Ziyambi called on judicial institutions and law enforcement agencies to keep abreast of sophisticated criminal activities and stay ahead of crime syndicates which thrived on graft.
“It is necessary for us to design strategies which ensure that law enforcement agencies and judicial institutions stay ahead of the criminal syndicates,” he said.
“Criminals, particularly those who thrive on corruption, use sophisticated means to achieve their objectives.”
Midlands Provincial Affairs minister Larry Mavhima said his province was “awash with corruption-related cases reported through the media” and hoped “to read of results of some of the outstanding corruption-related cases”.
Obert Chinhamo, the Anti-Corruption Trust of Southern Africa director, applauded the new courts, but said government must do more to ensure an effective fight against corruption.
“These efforts should be applauded,” he said.
“However, to be effective, anti-corruption courts should be given well-trained prosecutors and magistrates majoring in corruption.”
Harare-based political commentator Rashwet Mukundu said Zimbabwe needed an independent anti-corruption body.
“It is good enough that ED (Mnangagwa) is talking of the need to address corruption, but as we all know this has become a cliché.
“The challenge is on the practicalities and actions that they then take to address the corruption,” he said.
“In the case of Zimbabwe, we do not have an independent anti-corruption body.
“Recently, we saw the new (Zimbabwe Anti-Corruption Commission) chairperson (Justice Loice Matanda-Moyo) being appointed.
“She is not only a judge, but is related to a senior government official and that in itself brings into question the sincerity of President Mnangagwa in fighting corruption.”
Matanda-Moyo is the wife of Foreign Affairs minister and ex-military general, Sibusiso Moyo, who played an active role in Mugabe’s removal.
“Corruption must be fought in very visible ways and not only by putting in place measures that mitigate against it.
“We still have a long way to go on all fronts.
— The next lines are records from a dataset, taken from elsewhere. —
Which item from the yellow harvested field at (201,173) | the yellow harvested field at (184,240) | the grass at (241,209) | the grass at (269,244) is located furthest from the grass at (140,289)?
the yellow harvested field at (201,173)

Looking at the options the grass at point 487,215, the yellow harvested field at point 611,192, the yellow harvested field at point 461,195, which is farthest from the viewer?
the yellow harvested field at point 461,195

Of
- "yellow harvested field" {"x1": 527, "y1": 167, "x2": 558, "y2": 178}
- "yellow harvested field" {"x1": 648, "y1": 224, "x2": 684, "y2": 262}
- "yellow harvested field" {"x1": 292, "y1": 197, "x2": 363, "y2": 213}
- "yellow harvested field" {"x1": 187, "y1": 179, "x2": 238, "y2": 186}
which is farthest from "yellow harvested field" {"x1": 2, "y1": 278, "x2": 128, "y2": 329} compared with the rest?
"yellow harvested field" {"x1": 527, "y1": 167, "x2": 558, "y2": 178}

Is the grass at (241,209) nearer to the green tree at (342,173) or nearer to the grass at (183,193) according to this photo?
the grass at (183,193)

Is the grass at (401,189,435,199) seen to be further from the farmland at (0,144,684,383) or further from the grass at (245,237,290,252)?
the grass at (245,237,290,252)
Talk is cheap. We have a deficit in terms of real action,” said Mukundu.
Zimbabwe Community in South Africa chairperson Ngqabutho Mabhena expressed similar sentiments and called on Mnangagwa to go a step further and launch a lifestyle audit on his ministers, Members of Parliament, top government officials and the ruling Zanu PF party chefs.
“Mnangagwa must be serious in fighting corruption. Just a few days ago, we saw on social media a Zanu PF MP importing a luxurious vehicle and we wonder where he got that money from. Such cases must be investigated,” he said.
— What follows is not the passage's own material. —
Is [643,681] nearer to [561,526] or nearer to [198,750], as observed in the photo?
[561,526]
Zanu PF spokesperson Simon Khaya Moyo recently revealed that the party was worried about rampant corruption and expressed dismay that a few individuals had been convicted by the courts.
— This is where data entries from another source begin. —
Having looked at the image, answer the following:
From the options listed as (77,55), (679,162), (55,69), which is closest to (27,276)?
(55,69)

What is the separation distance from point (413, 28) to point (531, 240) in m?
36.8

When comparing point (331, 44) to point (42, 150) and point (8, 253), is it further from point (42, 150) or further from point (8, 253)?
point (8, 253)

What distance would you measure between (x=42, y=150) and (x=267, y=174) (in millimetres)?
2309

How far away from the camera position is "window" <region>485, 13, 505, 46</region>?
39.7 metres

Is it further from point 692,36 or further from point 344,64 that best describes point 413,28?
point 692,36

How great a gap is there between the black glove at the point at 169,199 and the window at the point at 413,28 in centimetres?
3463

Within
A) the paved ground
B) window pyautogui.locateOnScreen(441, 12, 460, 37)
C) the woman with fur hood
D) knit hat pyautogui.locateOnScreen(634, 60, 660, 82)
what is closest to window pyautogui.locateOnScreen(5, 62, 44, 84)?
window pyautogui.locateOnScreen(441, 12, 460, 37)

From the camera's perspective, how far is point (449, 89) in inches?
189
Southern Africa director with the Africa Division at Human Rights Watch, Dewa Mavhinga, stressed that the anti-corruption crusade would only be meaningful if there are high-profile investigations, arrests, prosecutions and convictions of senior political figures, including those that are perceived to be close to Mnangagwa.
“There is a strong perception, justifiably so, that corruption is rife in government institutions in Zimbabwe,” he said.
“The government needs to address this through concrete actions, not mere promises that there will be no tolerance to corruption.”